About this Event
851 Neyland Dr, Knoxville, TN 37996
https://cee.utk.edu/Integrating Machine Learning into Building Codes: Establishing Equivalence through Causality and Intuition
Abstract
The traditional approach to formulating building codes is often slow, labor-intensive, and may struggle to keep pace with the rapid evolution of technology and domain findings. Overcoming such challenges necessitates a methodology that streamlines the modernization of codal provisions. This seminar proposes a machine learning (ML) approach to append a variety of codal provisions, including those of empirical, statistical, and theoretical nature. In this approach, a codal provision (i.e., equation) is analyzed to trace its properties (e.g., engineering intuition and causal logic). Then a ML model is tailored to preserve the same properties and satisfy a collection of similarity and performance measures until declared equivalent to the provision at hand. The resulting ML model harnesses the predictive capabilities of ML while arriving at predictions similar to the codal provision used to train the ML model, and hence, it becomes possible to adopt in line with the codal expression. This approach has been successfully examined on seven structural engineering phenomena contained within various building codes, including those in North America and Australia.
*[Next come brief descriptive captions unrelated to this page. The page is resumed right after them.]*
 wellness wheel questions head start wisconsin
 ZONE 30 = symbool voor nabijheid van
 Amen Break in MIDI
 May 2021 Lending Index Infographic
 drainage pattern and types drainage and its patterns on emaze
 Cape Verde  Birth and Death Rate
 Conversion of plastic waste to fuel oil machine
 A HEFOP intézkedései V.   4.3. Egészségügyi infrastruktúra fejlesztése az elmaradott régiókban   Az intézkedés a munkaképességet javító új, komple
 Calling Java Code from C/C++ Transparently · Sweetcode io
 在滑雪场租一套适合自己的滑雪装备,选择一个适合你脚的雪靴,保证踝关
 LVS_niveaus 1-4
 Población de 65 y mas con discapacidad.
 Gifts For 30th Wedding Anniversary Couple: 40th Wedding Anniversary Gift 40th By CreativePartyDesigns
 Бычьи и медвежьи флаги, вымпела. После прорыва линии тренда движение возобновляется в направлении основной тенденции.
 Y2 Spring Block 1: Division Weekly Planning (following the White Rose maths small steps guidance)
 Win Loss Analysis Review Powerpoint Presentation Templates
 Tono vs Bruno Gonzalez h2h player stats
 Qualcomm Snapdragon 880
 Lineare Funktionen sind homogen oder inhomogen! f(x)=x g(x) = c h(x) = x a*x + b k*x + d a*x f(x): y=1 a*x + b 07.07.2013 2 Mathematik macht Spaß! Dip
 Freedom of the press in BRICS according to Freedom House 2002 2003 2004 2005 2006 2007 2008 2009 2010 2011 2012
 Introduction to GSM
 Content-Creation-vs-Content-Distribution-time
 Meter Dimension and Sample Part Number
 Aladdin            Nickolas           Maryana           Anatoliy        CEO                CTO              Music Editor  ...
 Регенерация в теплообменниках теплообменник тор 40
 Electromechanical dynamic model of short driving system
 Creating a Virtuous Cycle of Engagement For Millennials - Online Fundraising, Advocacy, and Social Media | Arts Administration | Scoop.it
Our findings suggest that the proposed approach could lay the groundwork for implementing ML in the development of future building codes.
Bio
M.Z. Naser, professional engineer and an assistant professor at the School of Civil and Environmental Engineering and Earth Sciences at Clemson University and a faculty member of the AI Research Institute for Science and Engineering (AIRISE), serves as the current chair of the American Society of Civil Engineers (ASCE) Advances in Information Technology (AIT) committee and a voting member of various national and international engineering institutions. Naser’s research creates causal and explainable machine learning methodologies to help us realize functional, sustainable, and resilient infrastructure. He has co-authored over 140 peer-reviewed publications, including a new textbook on machine learning and civil engineering, titled “Machine Learning for Civil and Environmental Engineers: A Practical Approach to Data-Driven Analysis, Explainability, and Causality” by Wiley. He is listed in the company with the world’s most impactful researchers by Elsevier and Stanford University, ranking among the world’s top 2% of scientists for two constitutive years (2022–2023).